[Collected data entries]
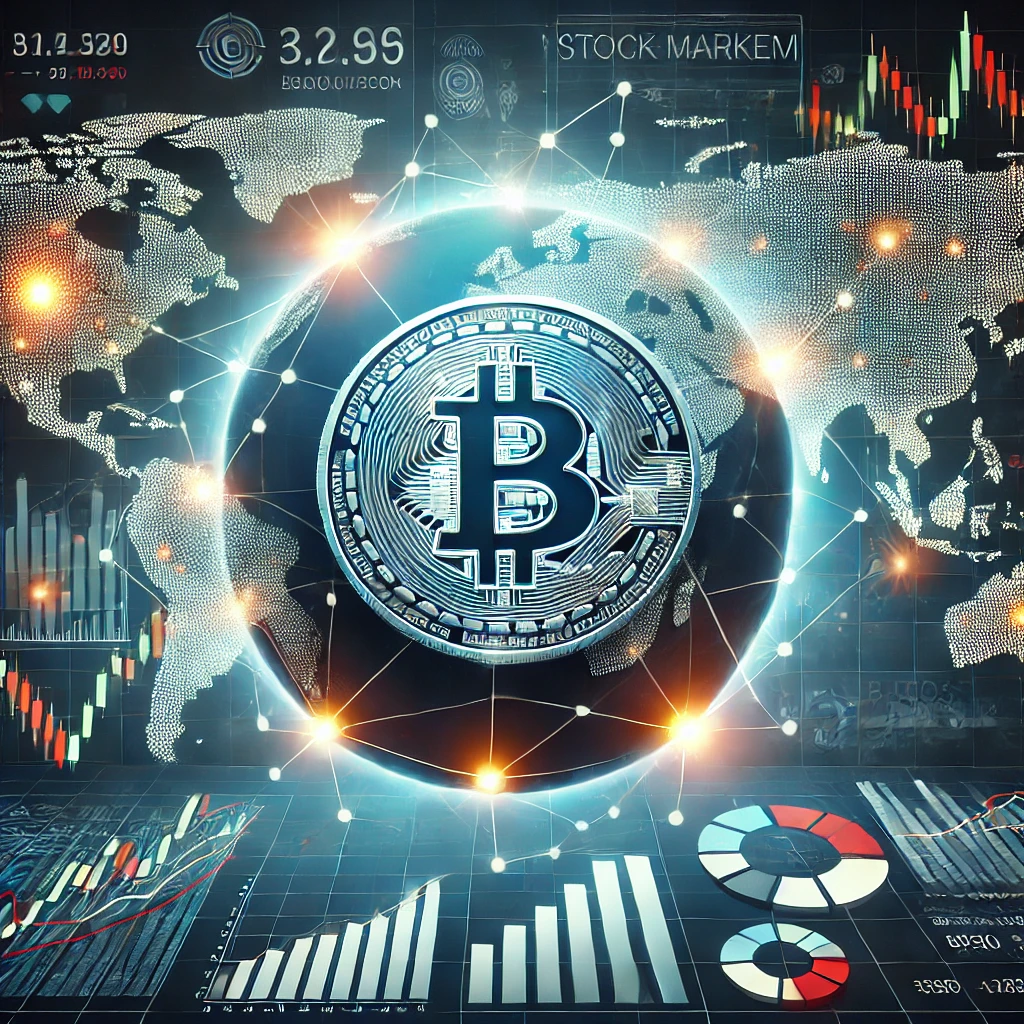 비트코인과 세계 경제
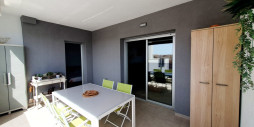 Resale - Apartment / flat - Orihuela Costa - Villamartín-Las Filipinas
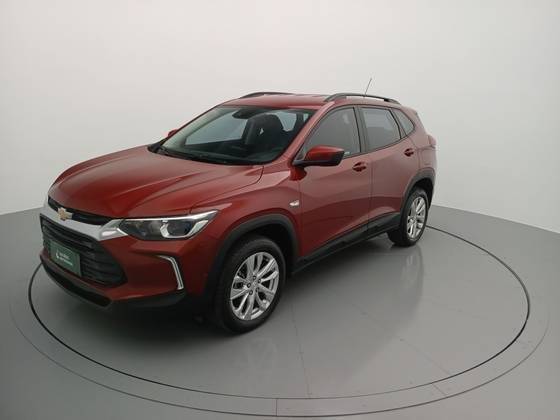 CHEVROLET TRACKER 2024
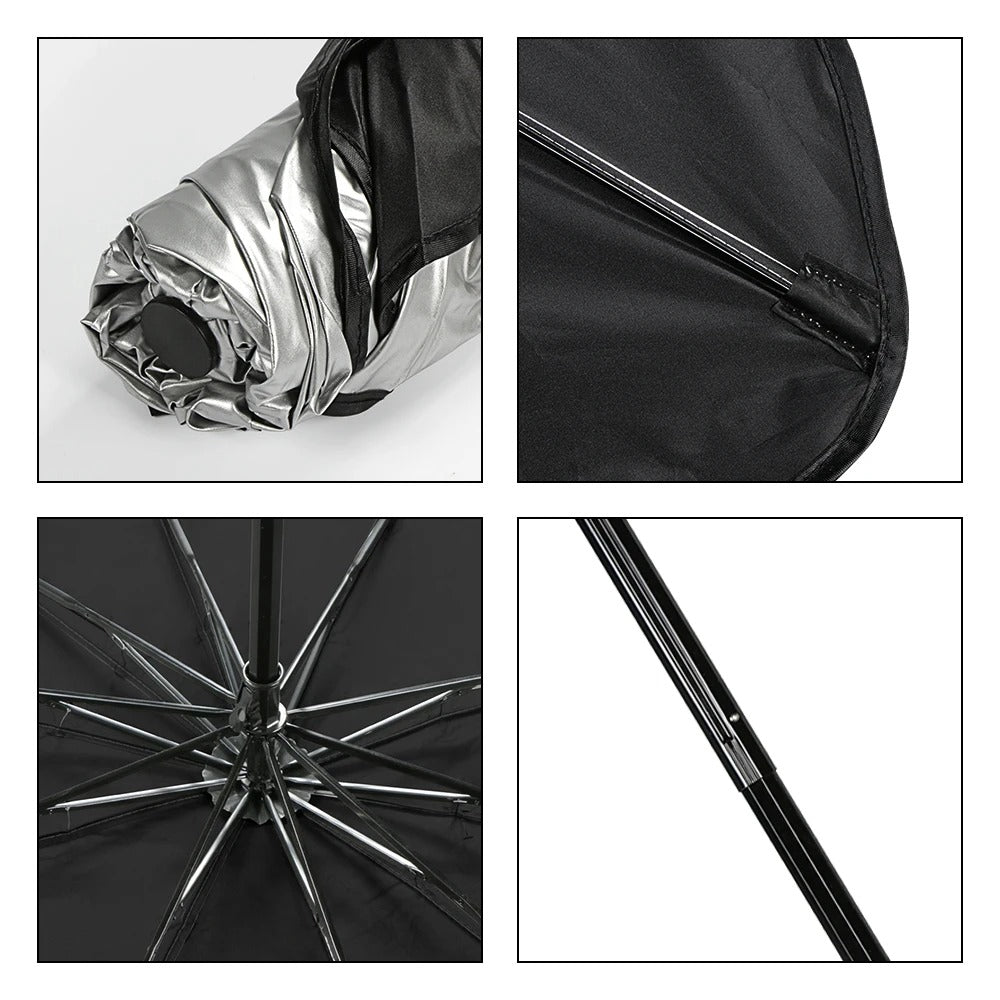 Parasol Parabrisas para Carro "UmberFresh"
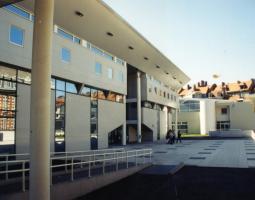 Université du Littoral Côte d'Opale Университет Литораль Кот д'Опаль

▶ [What this task involves]: Express the text of the records above as a JSON list of strings, one string per line, skipping any blank lines and leaving the pictures out.

▶ [Answer to this exercise]:
[
  " 비트코인과 세계 경제",
  " Resale - Apartment / flat - Orihuela Costa - Villamartín-Las Filipinas",
  " CHEVROLET TRACKER 2024",
  " Parasol Parabrisas para Carro \"UmberFresh\"",
  " Université du Littoral Côte d'Opale Университет Литораль Кот д'Опаль"
]